In rodents, layer IV of the primary somatosensory cortex contains the barrel field, where individual, large facial whiskers are represented as a dense cluster of cells. In the reeler mouse, a model of disturbed cortical development characterized by a loss of cortical lamination, the barrel field exists in a distorted manner. Little is known about the consequences of such a highly disturbed lamination on cortical function in this model. We used in vivo intrinsic signal optical imaging together with piezo-controlled whisker stimulation to explore sensory map organization and stimulus representation in the barrel field.
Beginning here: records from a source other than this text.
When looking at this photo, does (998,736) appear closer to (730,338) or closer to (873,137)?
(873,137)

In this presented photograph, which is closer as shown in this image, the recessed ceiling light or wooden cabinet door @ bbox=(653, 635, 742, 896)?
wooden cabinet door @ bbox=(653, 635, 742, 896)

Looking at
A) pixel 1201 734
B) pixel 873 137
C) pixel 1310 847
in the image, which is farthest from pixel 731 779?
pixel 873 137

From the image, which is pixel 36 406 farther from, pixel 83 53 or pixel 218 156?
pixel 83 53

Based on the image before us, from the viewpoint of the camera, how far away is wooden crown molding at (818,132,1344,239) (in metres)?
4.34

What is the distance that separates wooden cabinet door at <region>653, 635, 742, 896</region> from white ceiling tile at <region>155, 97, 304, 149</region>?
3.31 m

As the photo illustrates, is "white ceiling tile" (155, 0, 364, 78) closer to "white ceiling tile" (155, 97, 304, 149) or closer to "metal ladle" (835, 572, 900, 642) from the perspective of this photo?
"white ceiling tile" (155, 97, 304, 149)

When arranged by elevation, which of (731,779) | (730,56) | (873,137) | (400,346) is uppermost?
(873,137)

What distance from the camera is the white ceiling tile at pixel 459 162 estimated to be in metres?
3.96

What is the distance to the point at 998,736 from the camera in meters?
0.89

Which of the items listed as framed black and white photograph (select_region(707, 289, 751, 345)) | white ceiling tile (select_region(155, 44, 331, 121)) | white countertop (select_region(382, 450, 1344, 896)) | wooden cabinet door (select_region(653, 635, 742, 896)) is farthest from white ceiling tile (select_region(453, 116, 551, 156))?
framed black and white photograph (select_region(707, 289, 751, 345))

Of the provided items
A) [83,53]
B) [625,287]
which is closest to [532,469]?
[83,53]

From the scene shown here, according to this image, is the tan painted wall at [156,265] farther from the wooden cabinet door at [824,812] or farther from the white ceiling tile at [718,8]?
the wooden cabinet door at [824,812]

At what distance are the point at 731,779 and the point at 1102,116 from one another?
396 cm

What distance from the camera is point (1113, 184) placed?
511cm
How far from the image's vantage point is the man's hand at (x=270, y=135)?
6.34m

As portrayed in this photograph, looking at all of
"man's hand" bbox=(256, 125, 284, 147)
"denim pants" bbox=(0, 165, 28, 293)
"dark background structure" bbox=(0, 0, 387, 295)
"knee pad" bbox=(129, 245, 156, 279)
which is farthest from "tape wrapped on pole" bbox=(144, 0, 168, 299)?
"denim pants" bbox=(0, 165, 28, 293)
We found that the loss of cortical layers in reeler mice had surprisingly little incidence on these properties. The overall topological order of whisker representations is highly preserved and the functional activation of individual whisker representations is similar in size and strength to wild-type controls. Because intrinsic imaging measures hemodynamic signals, we furthermore investigated the cortical blood vessel pattern of both genotypes, where we also did not detect major differences. In summary, the loss of the reelin protein results in a widespread disturbance of cortical development which compromises neither the establishment nor the function of an ordered, somatotopic map of the facial whiskers.